Before we left for Korea, I don’t know that Becca and I would have seriously considered this. Oh, there were pie in the sky conversations with Larry T and other house church members about living together on some sort of compound, but I’m not sure any of us took it seriously enough past a desire to live more of life together since we lived fairly far from one another.
Then Becca and I moved to Korea, not knowing that the primary blessing of our time there would be inclusion in a community of believers like none we had previously experienced. We lived in an apartment building commonly referred to as the “ICS dorm” since many of the teachers at our school lived there. ICS teachers squatted in 5 of the 6 apartments in the building. Becca and I learned what it meant to have an open door policy with people who live across the hall (kinda like Joey, Chandler, Monica and Rachel in Friends). Lifelong relationships were forged in weeks or months. It was amazing. Coupled with a meeting we began in our living room, discipleship, worship, prayer and fellowship spontaneously erupted … and often.
As others left our hobbit-like community, we heard the same qualifier over and over: “This doesn’t exist anywhere else.” And so they would move back to America and resign themselves to the individualistic life of suburban Christianity.
Becca and I were then called away from Korea back to Atlanta … but why? God clearly answered: to foster more fellowship and community among the Body in Atlanta. We knew it would be long and ardous, challenging in ways we haven’t yet dreamed, and we have not been disappointed.
Of course, one of the main thoughts we had was to share living space (a house, apartment, etc) with other believers we were in fellowship with, much as we had in Korea. Our initial idea did not materialize, and so we waited for God to open other doors.
God had been working on other’s hearts, as well. The d10s and another couple in their house church, Eric and Heather, had similar musings. All along the way I learned this idea of shared living had been given a label (doesn’t everything need a label?): new monasticism.
Yuck. Being who I am, its growing popularity caused me to hesitate, to self-evaluate. Why are we looking at this? Is it truly of God or are we attempting to reproduce something meant to be unique?
One of my main meditations hinged around an attraction to dorm living in our culture. For many who have gone away to college, dorm living can be a very romanticized time of their life. Even most college students who lived in an apartment had to have roommates, many times several to survive.
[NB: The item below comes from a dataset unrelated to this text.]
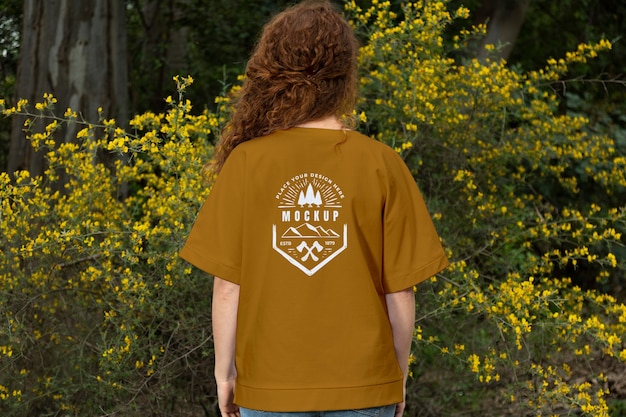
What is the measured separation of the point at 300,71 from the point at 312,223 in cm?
41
Look at the most popular TV sitcoms. Friends and Seinfeld gave this feeling of close living, easy accesibility to one another … in a way, Everybody Loves Raymond is very similar.
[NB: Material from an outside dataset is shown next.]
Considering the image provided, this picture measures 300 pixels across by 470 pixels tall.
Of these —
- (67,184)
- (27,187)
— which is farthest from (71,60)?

Was this new monasticism only a desire to return to the Neverland of college living? A part of me will always be a Toys R US kid who never wants to grow up. Are we attempting to live out this sitcom utopia fed to us by the idiot box? Is new monasticism a Christian attempt at a worldly system? Or is it perhaps that the frathouse mentality has tapped into a truly spiritual principle in decadent disguise?
I don’t honestly know. Maybe a little of both, I suspect. But I know when God speaks to me, and I know He is doing this in the Body of believers around me. And I know I’m meant to be a part of it, even to initialize it on some level.
So Becca and I had preliminary discussions with Eric and Heather. We even discussed moving in with Ben and Gina. Ultimately, it seemed moving in with E and H was the direction we needed to go. So we talked money and intent and expectations and my general messiness.
And here we are. Since moving back from Korea, we’ve seen Jeremy and Saji move in with the d10s; Adam move in with Alice, a widow; and we moved in with Eric and Heather. And I believe more is to come, whatever that may look like.
My prayer for all of us is that as we spend more time with Christ (one another) that we would love as Christ. For He is the goal, after all.
Peace.
You can always say you were thinking about thenew monastasism before it was cool or even labeled as such.
Seriously, I don’t believe what you described could be an imitaion of the Seinfield/Friends type of community. While their fruits were being incurably single and repeating the same mistakes with new people, the community you were a part of had the fruits you described, such as spontaneous worship.
I look forward to hearing how God blesses this. Keep us posted.